Vuijk wilde ook vaststellen welke persoonlijkheidskenmerken volwassenen met autisme hebben. Hij analyseerde hiervoor 15 studies met in totaal 992 deelnemers om temperament, karakter en persoonlijkheidsstoornissen in kaart te brengen. Vuijk stelt dat het temperament kan worden omschreven als introvert, rigide en passief-afhankelijk. Het karakter kenmerkt zich volgens hem door weinig zelfsturing, moeite met samenwerken en inleven, en een mate van naïviteit en idealisme. Qua persoonlijkheidsstoornissen kampen volwassenen met autisme vooral met paranoïde, schizoïde, schizotypische, vermijdende en dwangmatige stoornissen.

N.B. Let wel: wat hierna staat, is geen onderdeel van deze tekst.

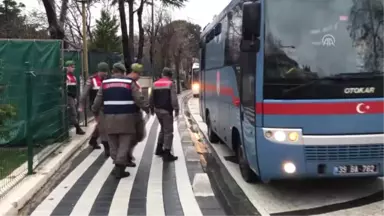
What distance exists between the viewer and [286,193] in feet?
24.9

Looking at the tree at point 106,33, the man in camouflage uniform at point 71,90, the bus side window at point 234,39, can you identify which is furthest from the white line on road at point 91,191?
the tree at point 106,33

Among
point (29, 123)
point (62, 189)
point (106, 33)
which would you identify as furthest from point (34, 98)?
point (106, 33)

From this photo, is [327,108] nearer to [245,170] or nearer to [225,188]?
[245,170]

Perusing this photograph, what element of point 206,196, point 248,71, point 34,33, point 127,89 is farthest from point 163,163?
point 34,33

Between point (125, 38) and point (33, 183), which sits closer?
point (33, 183)

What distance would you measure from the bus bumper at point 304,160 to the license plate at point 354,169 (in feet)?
0.06

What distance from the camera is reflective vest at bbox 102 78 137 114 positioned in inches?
340

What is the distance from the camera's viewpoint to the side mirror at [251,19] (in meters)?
6.78

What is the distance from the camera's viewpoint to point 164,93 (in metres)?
10.3

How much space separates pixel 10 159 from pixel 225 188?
4.25 metres

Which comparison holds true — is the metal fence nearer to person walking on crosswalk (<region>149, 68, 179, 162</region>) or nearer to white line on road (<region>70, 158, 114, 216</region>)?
white line on road (<region>70, 158, 114, 216</region>)

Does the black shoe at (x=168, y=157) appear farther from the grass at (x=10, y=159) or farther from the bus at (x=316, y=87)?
the bus at (x=316, y=87)

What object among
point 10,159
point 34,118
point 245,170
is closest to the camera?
point 245,170

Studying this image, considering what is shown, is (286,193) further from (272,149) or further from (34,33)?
(34,33)
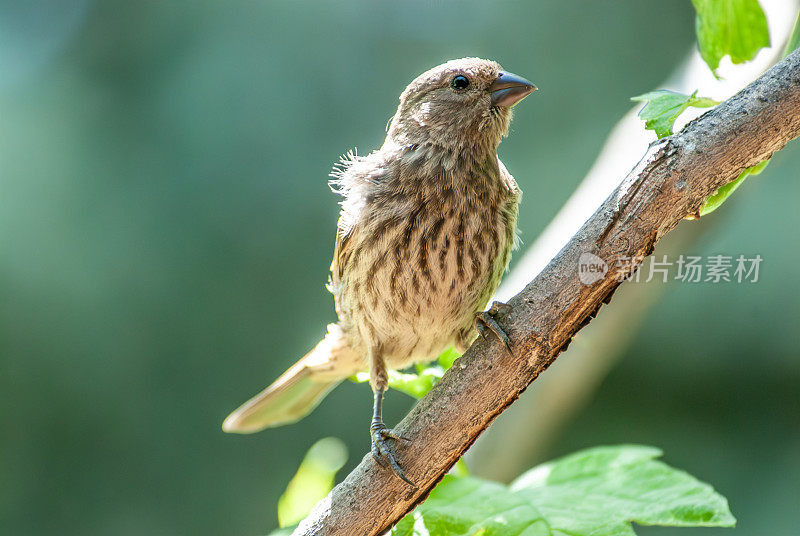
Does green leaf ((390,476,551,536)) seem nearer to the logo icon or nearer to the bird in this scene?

Maar Vuijk wil ook de mogelijk positieve kant van een bepaalde karaktertrek benadrukken. ‘We zien bijvoorbeeld dat mensen met autisme zeer laag scoren op het zoeken van prikkels en samenwerking. Ze kunnen hierdoor heel gereserveerd en behoudend zijn. Maar de positieve kant hiervan is dat iemand die weinig prikkels zoekt, heel geordend en netjes kan zijn. Dit positieve effect zag ik in mijn onderzoek terug.’

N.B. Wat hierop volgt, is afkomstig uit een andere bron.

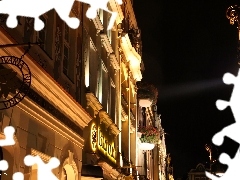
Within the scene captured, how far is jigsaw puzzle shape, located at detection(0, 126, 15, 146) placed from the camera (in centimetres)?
822

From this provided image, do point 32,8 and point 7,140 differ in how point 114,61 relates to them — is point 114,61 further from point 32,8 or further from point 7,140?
point 7,140

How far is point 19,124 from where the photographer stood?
9000 mm

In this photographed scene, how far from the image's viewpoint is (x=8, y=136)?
8.37 metres

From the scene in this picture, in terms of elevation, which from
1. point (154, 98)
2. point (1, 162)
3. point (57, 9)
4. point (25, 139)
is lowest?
point (1, 162)

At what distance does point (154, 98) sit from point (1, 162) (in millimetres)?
21037

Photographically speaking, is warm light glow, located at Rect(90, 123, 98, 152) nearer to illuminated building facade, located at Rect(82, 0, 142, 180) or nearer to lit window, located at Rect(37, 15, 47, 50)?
illuminated building facade, located at Rect(82, 0, 142, 180)

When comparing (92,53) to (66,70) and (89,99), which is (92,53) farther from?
(66,70)

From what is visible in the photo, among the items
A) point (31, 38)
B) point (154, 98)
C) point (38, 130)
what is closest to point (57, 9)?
point (31, 38)

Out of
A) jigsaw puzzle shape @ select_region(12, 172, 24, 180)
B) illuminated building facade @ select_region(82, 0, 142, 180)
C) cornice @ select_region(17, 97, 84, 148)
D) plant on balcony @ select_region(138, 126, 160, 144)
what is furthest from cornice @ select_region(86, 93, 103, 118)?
plant on balcony @ select_region(138, 126, 160, 144)

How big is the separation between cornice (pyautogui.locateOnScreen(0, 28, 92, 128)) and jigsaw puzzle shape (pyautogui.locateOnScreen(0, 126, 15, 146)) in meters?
1.05

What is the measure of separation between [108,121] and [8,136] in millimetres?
9709

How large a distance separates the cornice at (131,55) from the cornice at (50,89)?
408 inches

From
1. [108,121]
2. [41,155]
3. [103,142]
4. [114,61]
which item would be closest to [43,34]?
[41,155]

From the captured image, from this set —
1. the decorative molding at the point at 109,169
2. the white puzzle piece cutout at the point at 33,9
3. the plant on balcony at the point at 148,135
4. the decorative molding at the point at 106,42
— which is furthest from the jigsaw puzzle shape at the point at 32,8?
the plant on balcony at the point at 148,135
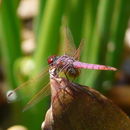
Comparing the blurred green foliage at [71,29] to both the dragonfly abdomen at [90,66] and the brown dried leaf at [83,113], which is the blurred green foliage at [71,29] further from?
the brown dried leaf at [83,113]

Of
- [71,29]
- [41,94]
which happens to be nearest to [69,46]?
[41,94]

Vuijk zoomde vervolgens in op hoe volwassenen met autisme sociale interactie aangaan en of dit verband houdt met bepaalde persoonlijkheidstrekken als dwangmatigheid. ‘Bij mensen met autisme zie je bijvoorbeeld de zogenaamde “formeel-hoogdravende interactiestijl” of een “actief-vreemde stijl”. Bij de eerste houden ze in hun interactie met anderen heel erg vast aan wet is wet, tijd is tijd, afspraak is afspraak. Bij een “actief vreemde stijl” gaan mensen met autisme wel het contact met anderen aan, maar weten niet precies hoe dit te doen. Ze gaan dan bijvoorbeeld te dicht op je staan of kunnen ongepaste vragen stellen.’
‘Bij mensen met een formalistische interactiestijl zagen we geen borderline en afhankelijke persoonlijkheidstrekken. Daar is wel iets bij voor te stellen, want iemand met een formalistische interactiestijl kan vrij uitgesproken spreken en durft positie in te nemen in gesprek. Dat zie je niet zo snel bij mensen met afhankelijke persoonlijkheid. En mensen met borderline persoonlijkheid kunnen heel grillig en onvoorspelbaar zijn, wat mensen met een formalistische interactiestijl juist niet zijn.’ Bij een actief vreemde interactiestijl zagen we geen verband met schizoïde persoonlijkheidstrekken. ‘Mensen met schizoïde persoonlijkheidstrekken vermijden contact terwijl mensen met actief-vreemde interactiestijl contact juist aangaan’, legt Vuijk uit.
Tot slot onderzocht Vuijk de effectiviteit van schematherapie. ‘Onze analyse laat mooie resultaten zien. Negatieve kerngedachten, bijvoorbeeld dat je voortdurend denkt niets waard te zijn, verbeterden behoorlijk en mensen hadden hier minder last van. Ook namen negatieve persoonlijkheidstrekken fors af en verbeterde sociale interactie en communicatiekenmerken. Deze laatste verbeteringen willen trouwens niet zeggen dat het autisme daarmee weg was.’
Vuijk concludeert dat zijn studie laat zien dat schematherapie een effectieve behandeling voor persoonlijkheidsproblematiek voor volwassenen met autisme kan zijn en dat het belangrijk is een behandeling aan te bieden dat zich ook richt op deze persoonlijkheidsproblematiek. ‘Dat biedt mensen uiteindelijk perspectief.’
Richard Vuijk, 2022, 'Adults with autism spectrum disorder: Diagnostic assessment, personality (pathology), and psychotherapy'. Promotoren: prof. dr. A.R. Arntz en prof. dr. H.M. Geurts.